Example 5: Stakeholder Report (Conversion)¶
result = conversion.analyze_multi(
variants=[
{"name": "control", "visitors": 15000, "conversions": 600},
{"name": "simplified_form", "visitors": 15000, "conversions": 720},
{"name": "social_proof", "visitors": 15000, "conversions": 675},
]
)
report = conversion.summarize_multi(
result,
test_name="Signup Form Test"
)
print(report)
Output:
## 📊 Signup Form Test Results
### ✅ Significant Differences Detected
**At least one variant performs differently from the others.**
### Variant Performance
| Variant | Visitors | Conversions | Rate |
|---------|----------|-------------|------|
| simplified_form 🏆 | 15,000 | 720 | 4.80% |
| social_proof | 15,000 | 675 | 4.50% |
| control | 15,000 | 600 | 4.00% |
### Overall Test (Chi-Square)
- **Test statistic:** 18.75
- **Degrees of freedom:** 2
- **P-value:** 0.0001
- **Confidence level:** 95%
### Significant Pairwise Differences
- **simplified_form** beats **control** by 20.0% (p=0.0003)
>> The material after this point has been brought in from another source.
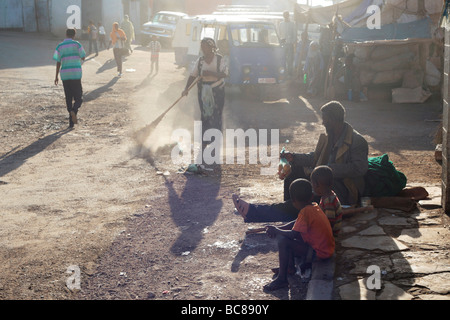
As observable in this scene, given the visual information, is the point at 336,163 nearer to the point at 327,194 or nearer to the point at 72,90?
the point at 327,194

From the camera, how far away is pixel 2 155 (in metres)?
9.23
- **social_proof** beats **control** by 12.5% (p=0.0089)
### 📝 What This Means
With 95% confidence, there are real differences between your variants.
**simplified_form** has the highest conversion rate.
Example 6: Stakeholder Report (Revenue)¶
result = magnitude.analyze_multi(
variants=[
{"name": "standard", "visitors": 3000, "mean": 48.00, "std": 22.00},
{"name": "premium_upsell", "visitors": 3000, "mean": 54.00, "std": 28.00},
{"name": "bundle_offer", "visitors": 3000, "mean": 52.00, "std": 25.00},
]
)
report = magnitude.summarize_multi(
result,
test_name="Checkout Upsell Test",
metric_name="Average Order Value",
currency="$"
)
print(report)
Output:
## 📊 Checkout Upsell Test Results
### ✅ Significant Differences Detected
**At least one variant performs differently from the others.**
### Variant Performance (Average Order Value)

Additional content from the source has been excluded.